Is meaningful use losing momentum?
July 10, 2014 in Medical Technology
It will either be a passing breeze or the early rumblings of a storm to come.
The Centers for Medicare and Medicaid Services’ revealed the ostensibly shockingly low percentage of hospitals and eligible providers to attest to Stage 2 thus far and, in so doing, insisted that it’s “early” and “dangerous” to draw conclusions.
Indeed, when Elisabeth Myers of the CMS office of e-health standards and services said that only 1 percent of eligible providers and 3 percent of eligible hospitals have thus far attested to Stage 2 meaningful use, she was careful to explain that very few providers were positioned to attest before June’s end. Without putting an exact number on it, Myers continued that only those organizations that had implemented a 2014-certified EHR by January 1, completed a calendar quarter reporting period by April 1 and attested by June 30, were in that elite category of small percentages.
[See also: CMS reports paltry numbers for Stage 2.]
The surprisingly tiny number of hospitals and providers attesting “is a valid concern,” said Paul Tang, MD, vice chair of the HIT Policy Committee and chief medical and innovation officer at the Palo Alto Medical Foundation, agreeing with Myers assertion that it’s important “not to over-interpret on a small number.”
That distinction is important. And it’s one which meaningful use proponents and skeptics alike really should cede to CMS — only this once, though.
Because Myers addressed the Health IT Policy Committee on July 8, and 2014 second quarter attestations were still to come, the real, tangible indications about just how many EPs and EHs are moving forward with Stage 2 successfully enough to attest lies ahead.
Three months from now CMS could report a hefty increase in attestation rates for both EPs and EHs, thereby indicating that the program is, in fact, on track. Or not.

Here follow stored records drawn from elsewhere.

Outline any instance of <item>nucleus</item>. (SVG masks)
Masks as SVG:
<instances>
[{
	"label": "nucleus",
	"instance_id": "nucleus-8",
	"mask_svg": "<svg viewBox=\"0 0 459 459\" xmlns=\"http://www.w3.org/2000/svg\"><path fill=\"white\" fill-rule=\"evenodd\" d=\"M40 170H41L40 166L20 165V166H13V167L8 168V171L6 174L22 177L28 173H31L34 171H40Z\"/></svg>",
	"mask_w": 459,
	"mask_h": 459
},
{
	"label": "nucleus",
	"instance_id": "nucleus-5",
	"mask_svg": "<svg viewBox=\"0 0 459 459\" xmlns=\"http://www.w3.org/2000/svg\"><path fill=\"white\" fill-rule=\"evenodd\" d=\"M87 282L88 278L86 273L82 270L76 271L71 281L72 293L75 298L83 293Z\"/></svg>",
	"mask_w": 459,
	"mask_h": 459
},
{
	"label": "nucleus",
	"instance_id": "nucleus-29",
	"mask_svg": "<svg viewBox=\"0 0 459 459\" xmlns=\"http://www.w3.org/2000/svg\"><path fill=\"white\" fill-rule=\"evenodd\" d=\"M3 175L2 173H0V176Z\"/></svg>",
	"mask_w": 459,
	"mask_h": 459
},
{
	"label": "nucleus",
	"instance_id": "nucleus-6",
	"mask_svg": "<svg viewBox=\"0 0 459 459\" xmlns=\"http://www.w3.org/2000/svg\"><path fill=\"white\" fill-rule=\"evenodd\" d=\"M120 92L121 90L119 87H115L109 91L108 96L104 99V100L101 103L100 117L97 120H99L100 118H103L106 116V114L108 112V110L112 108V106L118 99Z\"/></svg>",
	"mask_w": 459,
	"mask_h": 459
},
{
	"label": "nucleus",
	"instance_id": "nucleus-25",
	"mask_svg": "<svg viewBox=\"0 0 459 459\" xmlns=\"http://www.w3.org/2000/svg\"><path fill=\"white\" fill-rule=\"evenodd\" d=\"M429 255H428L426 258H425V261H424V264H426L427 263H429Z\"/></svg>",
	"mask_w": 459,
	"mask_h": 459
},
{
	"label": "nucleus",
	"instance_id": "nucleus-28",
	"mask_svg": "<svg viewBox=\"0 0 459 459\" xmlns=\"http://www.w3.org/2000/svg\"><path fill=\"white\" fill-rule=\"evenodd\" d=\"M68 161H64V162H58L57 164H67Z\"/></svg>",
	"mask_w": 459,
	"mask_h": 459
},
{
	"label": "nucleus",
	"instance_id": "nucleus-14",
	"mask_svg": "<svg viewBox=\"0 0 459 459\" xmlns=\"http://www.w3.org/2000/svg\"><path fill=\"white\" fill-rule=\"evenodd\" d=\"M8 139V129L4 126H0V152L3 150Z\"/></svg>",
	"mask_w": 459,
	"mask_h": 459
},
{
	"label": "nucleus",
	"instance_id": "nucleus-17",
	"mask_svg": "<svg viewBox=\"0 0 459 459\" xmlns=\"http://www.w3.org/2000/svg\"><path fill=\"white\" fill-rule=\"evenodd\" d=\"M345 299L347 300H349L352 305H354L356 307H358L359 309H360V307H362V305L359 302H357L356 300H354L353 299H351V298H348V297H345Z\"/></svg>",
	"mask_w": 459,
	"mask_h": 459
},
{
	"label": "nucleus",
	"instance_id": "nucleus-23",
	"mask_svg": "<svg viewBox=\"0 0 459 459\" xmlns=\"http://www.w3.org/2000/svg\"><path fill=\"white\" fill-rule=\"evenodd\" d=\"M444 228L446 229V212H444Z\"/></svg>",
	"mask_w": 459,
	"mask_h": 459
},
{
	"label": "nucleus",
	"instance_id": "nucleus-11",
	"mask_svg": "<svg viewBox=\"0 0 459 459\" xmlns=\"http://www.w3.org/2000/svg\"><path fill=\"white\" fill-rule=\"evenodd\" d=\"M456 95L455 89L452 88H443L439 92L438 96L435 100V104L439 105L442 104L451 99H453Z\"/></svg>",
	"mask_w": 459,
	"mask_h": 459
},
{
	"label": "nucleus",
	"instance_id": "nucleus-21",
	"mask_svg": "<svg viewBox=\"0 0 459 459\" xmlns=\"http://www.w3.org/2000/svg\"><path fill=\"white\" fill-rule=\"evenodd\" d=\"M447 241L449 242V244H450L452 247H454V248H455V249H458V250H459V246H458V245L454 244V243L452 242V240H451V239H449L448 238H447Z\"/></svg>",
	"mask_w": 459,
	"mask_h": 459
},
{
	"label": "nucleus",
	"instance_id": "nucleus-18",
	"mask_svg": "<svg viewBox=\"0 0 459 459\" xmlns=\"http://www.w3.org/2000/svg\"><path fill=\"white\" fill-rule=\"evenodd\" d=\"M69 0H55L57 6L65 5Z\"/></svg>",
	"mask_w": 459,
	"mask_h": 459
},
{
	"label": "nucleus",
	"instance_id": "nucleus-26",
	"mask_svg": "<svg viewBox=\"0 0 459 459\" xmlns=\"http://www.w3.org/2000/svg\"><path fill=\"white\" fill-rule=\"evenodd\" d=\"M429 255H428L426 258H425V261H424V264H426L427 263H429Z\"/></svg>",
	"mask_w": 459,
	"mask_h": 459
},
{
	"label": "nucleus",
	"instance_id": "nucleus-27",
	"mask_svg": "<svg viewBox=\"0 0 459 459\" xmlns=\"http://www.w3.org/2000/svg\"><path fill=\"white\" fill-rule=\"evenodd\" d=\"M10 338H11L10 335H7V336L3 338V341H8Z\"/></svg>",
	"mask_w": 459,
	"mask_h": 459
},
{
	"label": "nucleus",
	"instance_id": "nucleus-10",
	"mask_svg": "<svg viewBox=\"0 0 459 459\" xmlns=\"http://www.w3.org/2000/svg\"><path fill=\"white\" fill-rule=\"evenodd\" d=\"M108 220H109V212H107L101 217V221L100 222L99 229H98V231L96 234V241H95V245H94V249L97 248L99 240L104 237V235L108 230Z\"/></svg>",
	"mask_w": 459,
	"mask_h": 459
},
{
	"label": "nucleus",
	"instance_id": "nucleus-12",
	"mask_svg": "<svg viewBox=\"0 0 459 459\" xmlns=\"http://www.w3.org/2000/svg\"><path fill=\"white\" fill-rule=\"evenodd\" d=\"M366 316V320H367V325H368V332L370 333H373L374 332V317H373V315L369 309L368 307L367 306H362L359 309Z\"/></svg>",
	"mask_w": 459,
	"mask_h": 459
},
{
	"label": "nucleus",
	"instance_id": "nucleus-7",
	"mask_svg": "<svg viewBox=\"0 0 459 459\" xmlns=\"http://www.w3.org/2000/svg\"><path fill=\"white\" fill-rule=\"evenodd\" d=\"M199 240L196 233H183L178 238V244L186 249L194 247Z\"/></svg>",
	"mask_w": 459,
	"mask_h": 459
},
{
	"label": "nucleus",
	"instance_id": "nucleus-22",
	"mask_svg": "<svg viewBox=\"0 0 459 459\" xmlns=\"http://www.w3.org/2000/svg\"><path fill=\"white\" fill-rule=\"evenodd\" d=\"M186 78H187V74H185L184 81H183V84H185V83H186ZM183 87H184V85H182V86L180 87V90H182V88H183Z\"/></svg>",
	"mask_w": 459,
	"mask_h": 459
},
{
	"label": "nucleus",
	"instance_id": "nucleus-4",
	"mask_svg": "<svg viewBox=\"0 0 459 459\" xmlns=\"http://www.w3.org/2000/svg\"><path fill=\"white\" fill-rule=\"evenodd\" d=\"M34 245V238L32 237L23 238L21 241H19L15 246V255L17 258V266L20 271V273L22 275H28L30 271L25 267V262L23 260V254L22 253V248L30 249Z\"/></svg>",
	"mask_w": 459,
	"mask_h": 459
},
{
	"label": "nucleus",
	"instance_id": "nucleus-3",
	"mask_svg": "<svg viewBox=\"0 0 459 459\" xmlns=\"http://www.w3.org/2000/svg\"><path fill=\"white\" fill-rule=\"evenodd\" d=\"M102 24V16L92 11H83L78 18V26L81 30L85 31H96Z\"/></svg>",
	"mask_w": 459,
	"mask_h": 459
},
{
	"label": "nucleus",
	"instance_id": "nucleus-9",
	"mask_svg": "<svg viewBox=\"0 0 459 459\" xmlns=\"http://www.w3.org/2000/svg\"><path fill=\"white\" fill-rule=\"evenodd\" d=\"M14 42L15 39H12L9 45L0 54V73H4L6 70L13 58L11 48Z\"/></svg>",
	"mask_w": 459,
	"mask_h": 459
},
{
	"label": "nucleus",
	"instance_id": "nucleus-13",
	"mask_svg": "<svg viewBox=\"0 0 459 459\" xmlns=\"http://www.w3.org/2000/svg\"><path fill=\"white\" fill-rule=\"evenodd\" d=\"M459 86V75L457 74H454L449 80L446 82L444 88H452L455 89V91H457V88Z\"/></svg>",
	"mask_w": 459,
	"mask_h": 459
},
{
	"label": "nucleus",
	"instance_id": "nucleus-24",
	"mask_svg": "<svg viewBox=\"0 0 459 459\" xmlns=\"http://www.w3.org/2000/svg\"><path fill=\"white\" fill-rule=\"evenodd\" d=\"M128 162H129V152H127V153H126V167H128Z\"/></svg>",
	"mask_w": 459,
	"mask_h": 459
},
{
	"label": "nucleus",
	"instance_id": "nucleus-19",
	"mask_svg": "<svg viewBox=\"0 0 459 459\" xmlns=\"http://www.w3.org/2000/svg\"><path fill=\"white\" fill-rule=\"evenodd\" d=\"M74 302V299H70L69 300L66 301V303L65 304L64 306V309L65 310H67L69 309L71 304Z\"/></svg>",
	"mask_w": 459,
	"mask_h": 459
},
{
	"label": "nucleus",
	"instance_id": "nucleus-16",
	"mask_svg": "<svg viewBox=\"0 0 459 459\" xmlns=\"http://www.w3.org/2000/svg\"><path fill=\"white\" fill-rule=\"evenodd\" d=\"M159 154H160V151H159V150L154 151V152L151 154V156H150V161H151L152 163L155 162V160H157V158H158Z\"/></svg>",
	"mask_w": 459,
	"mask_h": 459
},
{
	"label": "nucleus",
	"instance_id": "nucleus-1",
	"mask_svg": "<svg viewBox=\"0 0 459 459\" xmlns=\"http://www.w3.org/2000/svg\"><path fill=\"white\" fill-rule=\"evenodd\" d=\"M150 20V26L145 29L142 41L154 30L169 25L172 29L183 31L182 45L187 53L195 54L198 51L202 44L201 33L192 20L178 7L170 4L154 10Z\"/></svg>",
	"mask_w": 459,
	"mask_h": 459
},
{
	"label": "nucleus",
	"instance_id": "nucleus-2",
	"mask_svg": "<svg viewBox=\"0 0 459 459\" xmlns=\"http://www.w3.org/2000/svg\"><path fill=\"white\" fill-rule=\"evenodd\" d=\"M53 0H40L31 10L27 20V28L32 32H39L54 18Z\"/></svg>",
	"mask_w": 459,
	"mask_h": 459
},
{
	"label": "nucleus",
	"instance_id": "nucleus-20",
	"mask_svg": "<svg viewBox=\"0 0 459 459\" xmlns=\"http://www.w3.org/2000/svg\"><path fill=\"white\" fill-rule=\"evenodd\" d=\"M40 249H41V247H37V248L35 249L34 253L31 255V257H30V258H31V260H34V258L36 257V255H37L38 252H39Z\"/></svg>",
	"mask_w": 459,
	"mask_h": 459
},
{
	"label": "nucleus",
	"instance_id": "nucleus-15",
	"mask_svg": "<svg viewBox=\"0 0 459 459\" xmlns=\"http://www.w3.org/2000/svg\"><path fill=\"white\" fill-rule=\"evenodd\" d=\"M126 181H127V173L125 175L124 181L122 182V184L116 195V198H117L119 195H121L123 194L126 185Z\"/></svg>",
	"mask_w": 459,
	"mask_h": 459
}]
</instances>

That second option is particularly concerning because leading health networks that want to stay at the front-of-the-pack still have to conduct two years of Stage 2 prior to the beginning of 2017 in order to race into Stage 3 at that point — meaning they really need to be moving in that direction by year’s end.
And like DuBois Regional Medical Center CIO Tom Johnson these organizations need to be thinking not just about the current stage but the subsequent one as well.
DuBois, which Johnson said integrated meaningful use into everything it does beginning with Stage 1, found the health information exchange and patient portal requirements to be the most difficult parts of Stage 2.